We work hard with our dieters to overcome thoughts like, “It’s okay to give in just this one time,” or “Just this one time won’t matter.” We teach dieters that every time, and every decision matters because it all has consequences for the next time. If you’re familiar with our work, you know that we say that every person has two psychological muscles: the giving-in muscle and the resistance muscle. The giving-in muscle is the muscle that allows dieters to give in and make eating/drinking decisions that run contrary to their weight loss goals. The resistance muscle is the muscle that enable dieters to resist doing something they know they shouldn’t, and to make decisions that support their weight loss goals.
Recently, I was working with a dieter on the skill of eating everything sitting down. She told me that she did well with the skill except she continued to eat fruit standing up because, “It didn’t have that many calories.” I reminded her that the skill was to eat everything sitting down, not everything with more than 20 calories, or everything bigger than a quarter. When she ate standing up, whether it was a blueberry or a brownie, she was reinforcing the idea, “I don’t have to do what I said I would do if I don’t feel like it.” By eating standing up, no matter what the food was, she was exercising her giving-in muscle. And the problem is that it’s not one giving-in muscle that allows her to eat standing up, and one that allows her to skip reading her response cards, and one that allows her to eat extra at dinner, and one that allows her to throw her dessert plan out the window.

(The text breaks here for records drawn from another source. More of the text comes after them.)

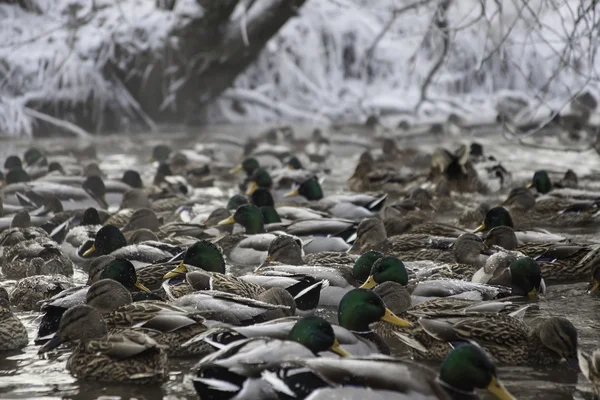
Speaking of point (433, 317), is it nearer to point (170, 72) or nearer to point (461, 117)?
point (170, 72)

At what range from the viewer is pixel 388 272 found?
250 inches

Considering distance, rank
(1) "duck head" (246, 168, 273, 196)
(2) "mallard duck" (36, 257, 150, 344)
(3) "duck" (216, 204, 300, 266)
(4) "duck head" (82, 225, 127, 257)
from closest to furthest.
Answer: (2) "mallard duck" (36, 257, 150, 344) < (4) "duck head" (82, 225, 127, 257) < (3) "duck" (216, 204, 300, 266) < (1) "duck head" (246, 168, 273, 196)

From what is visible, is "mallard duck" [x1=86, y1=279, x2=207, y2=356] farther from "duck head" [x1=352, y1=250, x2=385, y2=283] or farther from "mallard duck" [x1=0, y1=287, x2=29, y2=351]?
"duck head" [x1=352, y1=250, x2=385, y2=283]

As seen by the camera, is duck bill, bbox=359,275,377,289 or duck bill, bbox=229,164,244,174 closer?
duck bill, bbox=359,275,377,289

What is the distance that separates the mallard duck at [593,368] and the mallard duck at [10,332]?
119 inches

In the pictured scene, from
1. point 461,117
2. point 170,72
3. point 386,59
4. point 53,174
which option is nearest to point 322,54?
point 386,59

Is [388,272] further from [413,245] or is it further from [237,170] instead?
[237,170]

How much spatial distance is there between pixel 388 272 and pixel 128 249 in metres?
2.13

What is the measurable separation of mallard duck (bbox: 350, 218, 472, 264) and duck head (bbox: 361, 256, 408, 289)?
1250 mm

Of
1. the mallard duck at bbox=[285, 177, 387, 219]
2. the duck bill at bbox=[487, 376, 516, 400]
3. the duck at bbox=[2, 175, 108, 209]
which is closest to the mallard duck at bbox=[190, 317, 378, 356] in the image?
the duck bill at bbox=[487, 376, 516, 400]

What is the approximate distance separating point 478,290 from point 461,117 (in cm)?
1589

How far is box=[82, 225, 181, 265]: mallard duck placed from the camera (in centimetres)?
730

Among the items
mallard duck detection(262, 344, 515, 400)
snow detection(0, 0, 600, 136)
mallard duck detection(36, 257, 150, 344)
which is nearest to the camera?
mallard duck detection(262, 344, 515, 400)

They are all connected, and once she starts giving in in one area, she makes it far more likely she’ll start giving in in other areas, too. By the same token, she makes it harder to resist giving in because she’s weakened her resistance muscle.
Another dieter I worked with made a plan to have two glasses of wine at a party. She ended up having three, and said to me, “But that was at least better than the four or five I could have had.” In some ways she was right; in terms of calories consumed and possible hangover effects, three glasses of wine are better than more. But in terms of the psychological effect, three was similar to four or five because she was still sending herself the message, “It’s okay not to stick to my plan.” This means that the next time she’s tempted to not stick to her food and drink plan, it will be harder for her to overcome the temptation because she strengthened her giving-in muscle.
A third dieter was recently on vacation and ended up not eating what she had planned for breakfast because another option looked better in that moment. She had the thought, “Just this one time won’t matter.” I asked her how the rest of the day went and she acknowledged that she got off track at lunch and dinner. This was a great reminder that one time is never just one time! Giving in begets giving in, and once dieters start giving in, that’s the mode they tend to continue in. By the same token, resisting and making on-track decisions makes it easier and more likely that they’ll continue to stay on track.
So whether or not it’s an extra 100 calories a day, if dieters start buying into thoughts like, “Just this one time” or “Once won’t matter” or “Just this little bit” or “It could have been so much more,” pretty soon it will be much more than 100 extra calories.